# Concealed Carry in Indiana



## deluxe00 (Mar 3, 2008)

I am new to the forum, I am 18 years old, and things throughout my life have have urged me to carry. I recieved my permit a month ago. I am a resident of Indiana and any information on CCL in Indiana would be greatly appreciated.


----------



## ciwsguy (May 1, 2007)

deluxe00 said:


> I am new to the forum, I am 18 years old, and things throughout my life have have urged me to carry. I recieved my permit a month ago. I am a resident of Indiana and any information on CCL in Indiana would be greatly appreciated.


You can get a CCDW permit in IN at the age of 18? I thought you had to be 21 (I assume you're the owner of the handgun).


----------



## Todd (Jul 3, 2006)

Yeah, I'm curious about that too. Thought 21 was the minimum age to CCW.


----------



## Baldy (Jun 21, 2006)

My wife had one up there for the 9yrs we were there and she said it was 21.:smt017


----------



## Todd (Jul 3, 2006)

• [Task list]
**A)** Revise the Indiana concealed carry thread, starting with "## ciwsguy (May" and going on through "of the handgun).", so that "handgun" is replaced by "pistol".
**B)** Using the Indiana concealed carry thread above, state whether each statement agrees with it, answering yes or no and quoting the words that decide it: (i) deluxe00 received a permit a month before posting; (ii) Baldy's wife held one in Indiana for five years; (iii) Todd thought 18 was the minimum age to carry concealed.
**C)** Carry the Indiana concealed carry thread forward from its final line.

• [Material supplied]
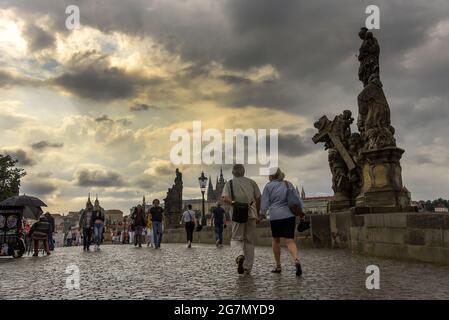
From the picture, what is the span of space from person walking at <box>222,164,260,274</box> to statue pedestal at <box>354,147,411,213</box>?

---

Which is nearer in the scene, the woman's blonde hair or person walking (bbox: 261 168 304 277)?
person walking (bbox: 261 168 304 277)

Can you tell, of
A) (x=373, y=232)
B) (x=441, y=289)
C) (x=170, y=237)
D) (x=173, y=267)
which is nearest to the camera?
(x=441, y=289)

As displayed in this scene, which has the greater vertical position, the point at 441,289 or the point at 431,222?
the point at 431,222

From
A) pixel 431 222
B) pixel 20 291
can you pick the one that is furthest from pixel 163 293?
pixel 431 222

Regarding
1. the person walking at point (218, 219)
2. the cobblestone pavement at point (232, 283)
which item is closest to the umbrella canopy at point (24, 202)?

• [Responses for each task]
**A)**
## ciwsguy (May 1, 2007)

deluxe00 said:


> I am new to the forum, I am 18 years old, and things throughout my life have have urged me to carry. I recieved my permit a month ago. I am a resident of Indiana and any information on CCL in Indiana would be greatly appreciated.


You can get a CCDW permit in IN at the age of 18? I thought you had to be 21 (I assume you're the owner of the pistol).

**B)**
(i) Yes: "I recieved my permit a month ago."
(ii) No: "for the 9yrs we were there"
(iii) No: "Thought 21 was the minimum age to CCW."

**C)**
Baldy said:


> My wife had one up there for the 9yrs we were there and she said it was 21.:smt017


Which means until I see otherwise that the age is 18 and not 21, I'm not going to be adding to this thread as it could be viewed, rightfully, as an illegal discussion.


----------



## Baldy (Jun 21, 2006)

Todd said:


> Which means until I see otherwise that the age is 18 and not 21, I'm not going to be adding to this thread as it could be viewed, rightfully, as an illegal discussion.


I agree 100% with you on that Todd.::watching:


----------



## Todd (Jul 3, 2006)

*Well I'll be darned*

Looks like Indiana is the place to go if you want your CCW early. Did a little homework and here's what I found.

The superintendent may not deny a license under this section because the information required under this subsection is unavailable at the time the superintendent would otherwise issue a license. The state police department may accept private donations or grants to defray the cost of printing and mailing the information required under this subsection.
(g) *A license to carry a handgun shall not be issued to any person who:*
(1) has been convicted of a felony;
(2) has had a license to carry a handgun suspended, unless the person's license has been reinstated;
*(3) is under eighteen (18) years of age;*


----------



## Todd (Jul 3, 2006)

deluxe00 said:


> I am new to the forum, I am 18 years old, and things throughout my life have have urged me to carry. I recieved my permit a month ago. I am a resident of Indiana and any information on CCL in Indiana would be greatly appreciated.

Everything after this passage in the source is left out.